Short problem -
Find every line in the data below that contains the string "instances", matching case exactly, and copy each of those lines.
═════ Dataset ═════
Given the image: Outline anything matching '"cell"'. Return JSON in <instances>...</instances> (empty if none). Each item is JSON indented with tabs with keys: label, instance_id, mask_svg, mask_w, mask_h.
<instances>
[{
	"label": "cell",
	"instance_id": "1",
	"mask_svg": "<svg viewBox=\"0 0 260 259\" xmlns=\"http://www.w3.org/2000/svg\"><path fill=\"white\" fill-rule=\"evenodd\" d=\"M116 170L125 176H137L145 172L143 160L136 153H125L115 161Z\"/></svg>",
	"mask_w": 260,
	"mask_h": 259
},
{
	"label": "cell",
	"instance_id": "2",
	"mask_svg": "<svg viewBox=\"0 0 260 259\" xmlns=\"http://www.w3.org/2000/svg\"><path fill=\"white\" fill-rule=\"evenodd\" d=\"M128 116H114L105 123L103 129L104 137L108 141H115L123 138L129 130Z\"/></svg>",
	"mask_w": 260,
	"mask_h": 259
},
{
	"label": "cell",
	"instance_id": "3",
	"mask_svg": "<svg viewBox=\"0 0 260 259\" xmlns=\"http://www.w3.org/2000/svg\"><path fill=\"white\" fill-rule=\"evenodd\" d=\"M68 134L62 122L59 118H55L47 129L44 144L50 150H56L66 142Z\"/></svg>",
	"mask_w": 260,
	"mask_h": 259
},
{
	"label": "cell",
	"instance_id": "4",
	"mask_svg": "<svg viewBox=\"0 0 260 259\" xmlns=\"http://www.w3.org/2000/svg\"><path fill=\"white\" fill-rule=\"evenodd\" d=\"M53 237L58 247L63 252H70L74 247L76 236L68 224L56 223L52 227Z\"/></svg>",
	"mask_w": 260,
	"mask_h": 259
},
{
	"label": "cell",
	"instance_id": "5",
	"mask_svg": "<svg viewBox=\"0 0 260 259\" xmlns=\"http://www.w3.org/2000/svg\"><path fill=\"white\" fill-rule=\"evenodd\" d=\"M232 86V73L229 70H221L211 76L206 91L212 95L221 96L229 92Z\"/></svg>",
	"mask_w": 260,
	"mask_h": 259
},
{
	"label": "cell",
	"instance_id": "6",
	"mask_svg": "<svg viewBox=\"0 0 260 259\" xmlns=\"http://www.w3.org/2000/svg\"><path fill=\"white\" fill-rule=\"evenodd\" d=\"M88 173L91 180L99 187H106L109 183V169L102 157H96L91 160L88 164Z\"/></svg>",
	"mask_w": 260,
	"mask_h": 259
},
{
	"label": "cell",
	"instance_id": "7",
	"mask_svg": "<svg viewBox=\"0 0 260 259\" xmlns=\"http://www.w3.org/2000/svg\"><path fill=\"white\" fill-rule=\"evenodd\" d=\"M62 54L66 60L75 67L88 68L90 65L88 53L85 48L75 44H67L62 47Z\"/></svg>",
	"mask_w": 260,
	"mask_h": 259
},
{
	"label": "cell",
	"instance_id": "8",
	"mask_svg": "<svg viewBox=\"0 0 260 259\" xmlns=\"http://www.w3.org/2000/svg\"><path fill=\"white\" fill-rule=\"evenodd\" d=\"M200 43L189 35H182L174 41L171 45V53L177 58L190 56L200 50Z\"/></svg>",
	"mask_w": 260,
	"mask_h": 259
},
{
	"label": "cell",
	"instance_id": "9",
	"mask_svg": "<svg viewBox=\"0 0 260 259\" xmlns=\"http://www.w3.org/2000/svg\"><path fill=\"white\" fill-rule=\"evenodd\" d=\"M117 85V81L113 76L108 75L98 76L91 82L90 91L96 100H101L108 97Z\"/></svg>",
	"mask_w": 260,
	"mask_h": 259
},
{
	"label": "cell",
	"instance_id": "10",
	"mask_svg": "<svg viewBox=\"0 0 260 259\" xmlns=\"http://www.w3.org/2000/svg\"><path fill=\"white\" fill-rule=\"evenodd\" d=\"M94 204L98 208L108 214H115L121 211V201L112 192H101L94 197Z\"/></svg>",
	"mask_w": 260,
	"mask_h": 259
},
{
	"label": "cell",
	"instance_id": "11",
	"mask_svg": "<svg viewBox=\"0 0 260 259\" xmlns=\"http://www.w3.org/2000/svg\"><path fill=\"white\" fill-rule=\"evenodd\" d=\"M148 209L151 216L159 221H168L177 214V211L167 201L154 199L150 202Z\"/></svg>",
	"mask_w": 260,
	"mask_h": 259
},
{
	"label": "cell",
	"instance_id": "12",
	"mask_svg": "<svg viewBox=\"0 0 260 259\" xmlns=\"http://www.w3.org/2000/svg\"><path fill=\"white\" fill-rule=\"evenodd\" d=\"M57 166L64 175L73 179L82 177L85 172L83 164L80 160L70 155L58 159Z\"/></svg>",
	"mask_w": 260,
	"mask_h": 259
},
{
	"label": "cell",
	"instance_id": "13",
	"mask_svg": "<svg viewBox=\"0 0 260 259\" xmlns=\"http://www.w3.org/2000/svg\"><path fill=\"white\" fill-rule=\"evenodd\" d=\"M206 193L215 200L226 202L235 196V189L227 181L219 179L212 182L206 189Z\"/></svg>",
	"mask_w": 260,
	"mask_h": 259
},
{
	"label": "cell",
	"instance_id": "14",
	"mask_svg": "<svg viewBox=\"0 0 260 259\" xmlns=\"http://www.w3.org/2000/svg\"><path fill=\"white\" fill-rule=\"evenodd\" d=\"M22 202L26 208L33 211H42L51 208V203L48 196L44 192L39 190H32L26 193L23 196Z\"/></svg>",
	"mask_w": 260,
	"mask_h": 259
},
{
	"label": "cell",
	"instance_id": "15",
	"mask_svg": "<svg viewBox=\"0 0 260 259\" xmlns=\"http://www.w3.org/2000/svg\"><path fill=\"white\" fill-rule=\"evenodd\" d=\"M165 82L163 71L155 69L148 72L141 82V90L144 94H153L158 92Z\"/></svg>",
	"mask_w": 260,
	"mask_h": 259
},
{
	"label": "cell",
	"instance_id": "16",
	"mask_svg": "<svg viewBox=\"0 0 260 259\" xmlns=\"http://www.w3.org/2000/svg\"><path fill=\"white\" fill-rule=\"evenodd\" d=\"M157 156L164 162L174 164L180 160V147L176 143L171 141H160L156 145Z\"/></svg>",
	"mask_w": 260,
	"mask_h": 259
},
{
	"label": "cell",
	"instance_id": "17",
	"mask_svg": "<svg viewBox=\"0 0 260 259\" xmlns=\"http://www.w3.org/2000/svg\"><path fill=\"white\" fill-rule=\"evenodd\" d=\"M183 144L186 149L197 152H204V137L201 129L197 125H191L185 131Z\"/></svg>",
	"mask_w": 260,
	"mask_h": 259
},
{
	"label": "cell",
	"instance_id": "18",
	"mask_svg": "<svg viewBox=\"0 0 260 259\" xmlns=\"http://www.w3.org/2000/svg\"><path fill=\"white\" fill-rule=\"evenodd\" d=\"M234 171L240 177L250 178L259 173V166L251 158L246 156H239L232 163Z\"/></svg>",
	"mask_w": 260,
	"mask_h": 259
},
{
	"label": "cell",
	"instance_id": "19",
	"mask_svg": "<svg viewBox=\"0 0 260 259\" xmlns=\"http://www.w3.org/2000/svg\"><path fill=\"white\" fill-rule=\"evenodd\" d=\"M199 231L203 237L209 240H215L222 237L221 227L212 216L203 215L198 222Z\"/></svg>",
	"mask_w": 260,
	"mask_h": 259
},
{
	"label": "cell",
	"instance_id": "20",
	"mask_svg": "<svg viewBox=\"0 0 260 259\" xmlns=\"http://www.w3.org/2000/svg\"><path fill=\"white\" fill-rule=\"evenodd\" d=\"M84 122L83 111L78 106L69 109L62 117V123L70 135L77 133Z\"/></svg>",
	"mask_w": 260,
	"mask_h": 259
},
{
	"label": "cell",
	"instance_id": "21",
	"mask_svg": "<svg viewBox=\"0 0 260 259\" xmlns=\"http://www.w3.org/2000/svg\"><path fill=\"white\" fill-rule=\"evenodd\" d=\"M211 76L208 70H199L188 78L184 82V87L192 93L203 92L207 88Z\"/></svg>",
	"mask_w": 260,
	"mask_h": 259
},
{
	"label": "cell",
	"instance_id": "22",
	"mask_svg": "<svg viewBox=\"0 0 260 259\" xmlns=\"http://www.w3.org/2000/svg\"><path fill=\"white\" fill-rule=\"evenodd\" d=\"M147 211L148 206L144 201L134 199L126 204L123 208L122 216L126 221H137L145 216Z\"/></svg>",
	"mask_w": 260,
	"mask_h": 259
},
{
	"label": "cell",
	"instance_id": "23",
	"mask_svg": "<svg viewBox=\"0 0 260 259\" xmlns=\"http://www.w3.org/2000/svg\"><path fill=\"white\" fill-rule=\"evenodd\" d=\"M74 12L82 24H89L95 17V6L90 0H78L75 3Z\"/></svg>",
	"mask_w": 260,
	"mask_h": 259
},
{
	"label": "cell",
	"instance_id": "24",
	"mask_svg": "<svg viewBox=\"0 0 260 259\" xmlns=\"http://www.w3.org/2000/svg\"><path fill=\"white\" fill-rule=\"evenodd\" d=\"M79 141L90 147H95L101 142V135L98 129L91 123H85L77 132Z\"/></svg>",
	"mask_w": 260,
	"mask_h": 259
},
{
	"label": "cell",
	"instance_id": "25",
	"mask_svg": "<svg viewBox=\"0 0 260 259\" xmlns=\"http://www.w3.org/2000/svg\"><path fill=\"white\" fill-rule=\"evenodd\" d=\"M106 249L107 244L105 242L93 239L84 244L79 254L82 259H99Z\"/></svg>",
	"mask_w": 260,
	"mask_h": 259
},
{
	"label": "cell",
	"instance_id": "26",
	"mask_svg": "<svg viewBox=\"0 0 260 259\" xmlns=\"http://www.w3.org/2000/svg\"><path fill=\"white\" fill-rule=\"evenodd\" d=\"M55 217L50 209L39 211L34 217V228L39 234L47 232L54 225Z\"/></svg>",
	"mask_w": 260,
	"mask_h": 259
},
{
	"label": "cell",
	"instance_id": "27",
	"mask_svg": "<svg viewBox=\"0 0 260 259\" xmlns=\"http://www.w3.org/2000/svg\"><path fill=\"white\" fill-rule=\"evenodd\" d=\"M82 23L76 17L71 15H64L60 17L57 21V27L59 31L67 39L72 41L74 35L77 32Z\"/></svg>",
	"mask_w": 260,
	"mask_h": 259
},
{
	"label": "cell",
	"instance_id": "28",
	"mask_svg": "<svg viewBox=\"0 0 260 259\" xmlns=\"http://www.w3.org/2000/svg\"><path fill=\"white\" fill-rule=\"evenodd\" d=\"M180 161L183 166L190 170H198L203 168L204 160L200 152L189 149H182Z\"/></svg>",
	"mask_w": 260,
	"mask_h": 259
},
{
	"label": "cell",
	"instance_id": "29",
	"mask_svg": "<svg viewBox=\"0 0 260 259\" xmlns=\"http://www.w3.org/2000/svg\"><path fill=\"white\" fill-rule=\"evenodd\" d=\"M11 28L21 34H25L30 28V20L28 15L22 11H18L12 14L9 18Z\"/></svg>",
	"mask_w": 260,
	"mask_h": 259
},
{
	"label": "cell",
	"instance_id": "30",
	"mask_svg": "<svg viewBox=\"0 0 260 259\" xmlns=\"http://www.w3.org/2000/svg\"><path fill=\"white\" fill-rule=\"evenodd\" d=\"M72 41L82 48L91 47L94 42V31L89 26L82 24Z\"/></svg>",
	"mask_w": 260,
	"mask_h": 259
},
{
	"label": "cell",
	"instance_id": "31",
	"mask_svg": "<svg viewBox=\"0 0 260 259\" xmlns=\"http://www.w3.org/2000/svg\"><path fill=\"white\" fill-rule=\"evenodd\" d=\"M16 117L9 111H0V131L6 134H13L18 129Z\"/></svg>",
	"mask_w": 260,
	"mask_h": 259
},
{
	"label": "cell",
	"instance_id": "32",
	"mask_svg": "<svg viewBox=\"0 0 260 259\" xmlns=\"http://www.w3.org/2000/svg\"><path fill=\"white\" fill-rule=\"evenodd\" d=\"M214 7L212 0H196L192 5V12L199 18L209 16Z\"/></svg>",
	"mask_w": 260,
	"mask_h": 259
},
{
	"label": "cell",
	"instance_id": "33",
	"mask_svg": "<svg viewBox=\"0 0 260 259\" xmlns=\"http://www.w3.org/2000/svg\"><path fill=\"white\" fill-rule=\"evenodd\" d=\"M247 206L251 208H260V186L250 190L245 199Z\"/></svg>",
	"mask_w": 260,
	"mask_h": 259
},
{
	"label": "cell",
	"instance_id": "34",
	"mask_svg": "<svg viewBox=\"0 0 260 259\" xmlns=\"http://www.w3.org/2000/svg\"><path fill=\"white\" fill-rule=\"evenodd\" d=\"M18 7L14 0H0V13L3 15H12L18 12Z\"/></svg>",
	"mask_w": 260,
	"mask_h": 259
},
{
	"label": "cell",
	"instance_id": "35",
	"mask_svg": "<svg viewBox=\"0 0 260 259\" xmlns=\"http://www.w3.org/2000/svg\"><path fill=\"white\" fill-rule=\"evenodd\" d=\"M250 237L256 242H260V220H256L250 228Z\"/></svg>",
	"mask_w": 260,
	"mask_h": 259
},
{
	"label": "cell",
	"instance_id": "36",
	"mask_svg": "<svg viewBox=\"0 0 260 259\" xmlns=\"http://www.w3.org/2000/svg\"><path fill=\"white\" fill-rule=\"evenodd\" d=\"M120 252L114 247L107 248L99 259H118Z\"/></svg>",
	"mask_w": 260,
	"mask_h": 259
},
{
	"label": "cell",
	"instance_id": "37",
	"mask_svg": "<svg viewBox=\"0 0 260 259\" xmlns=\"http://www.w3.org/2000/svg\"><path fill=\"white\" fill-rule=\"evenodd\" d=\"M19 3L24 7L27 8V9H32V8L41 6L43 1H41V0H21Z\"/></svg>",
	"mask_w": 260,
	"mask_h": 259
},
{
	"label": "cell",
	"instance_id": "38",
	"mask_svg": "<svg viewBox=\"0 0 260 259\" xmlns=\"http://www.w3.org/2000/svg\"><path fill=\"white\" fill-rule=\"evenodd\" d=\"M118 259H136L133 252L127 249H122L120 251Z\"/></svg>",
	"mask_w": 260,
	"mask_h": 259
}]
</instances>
═════
Reply to the task -
Given the image: Outline anything matching '"cell"'. Return JSON in <instances>...</instances> (empty if none). Each item is JSON indented with tabs with keys: label, instance_id, mask_svg, mask_w, mask_h.
<instances>
</instances>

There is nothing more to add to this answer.